In the not so distant past, teachers aspired to be a fountain of knowledge and rushed in to speed up the process of answering questions or finishing explanations expeditiously. Jon Saphier, recently featured in a Webinar sponsored by Corwin (Nov. 13, 2017), suggested three ways to make learning visible and deeper: Turn and talk. Explain. Restate. In the new Curriculum, we want students to take the time to think about difficult problems, to be comfortable being stuck, to engage in dialogue, to ask peers to explain their thinking, and to persevere until they discover their answers.
The shift from summative to formative assessment is necessary to assist students in this new role. In order for our students to take more responsibility for their learning, they require ongoing feedback embedded in their daily instruction. The focus is not on one letter grade but movement along a continuum to demonstrate growth in student learning. The initial response was the development of paper based portfolios that allowed students to self select items to demonstrate learning outcomes. The accessibility of technology has added several other layers and possibilities with the addition of pictures, videos and attachments with comment.
The Surrey School District has been using FreshGrade for the past four years to facilitate the collection of online portfolios to provide what Sir Ken Robinson calls “a continuous glimpse into each child’s progress that parents and students can share”. It is one of the possible online applications that BC teachers like for the ease of use by young children and the inclusion of BC Performance standards. The VSB is currently exploring how Office365 can be used in conjunction with various applications to fascilitate learning, store and showcase student work from entry in Kindergarten to graduation in Grade 12. All school districts in British Columbia are developing reporting directives for implementation in September 2018 that will mesh with the new curriculum.
Reporting has always included the aspect of what students are able to do, the areas that require future attention and the ways of supporting students. The opportunities introduced by implementation of the new curriculum in British Columbia are the source of many conversations with colleagues, students and parents about how our system in British Columbia can become even better. Let the learning continue…
Formal assessments continue to play a role in providing feedback about students and Provincial assessments , National and International assessments provide a snapshot of student performance in key areas and, over time, can help to monitor key outcomes of B.C.’s education system.

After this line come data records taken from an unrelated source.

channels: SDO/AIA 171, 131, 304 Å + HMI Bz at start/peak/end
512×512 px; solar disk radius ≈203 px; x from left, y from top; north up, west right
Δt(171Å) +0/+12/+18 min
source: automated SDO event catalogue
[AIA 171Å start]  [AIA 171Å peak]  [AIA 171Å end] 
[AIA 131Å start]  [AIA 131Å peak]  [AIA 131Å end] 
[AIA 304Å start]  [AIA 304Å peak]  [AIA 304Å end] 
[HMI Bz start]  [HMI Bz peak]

From the Ministry of Education Website:
B.C. students participate in three types of large-scale assessment:
- Classroom Assessment is an integral part of the instructional process and can serve as meaningful sources of information about student learning.
- Provincial Assessments:
- National and international assessments measure reading, math and science skills of B.C. students. Various age ranges participate and student achievement levels are compared with other provinces or countries.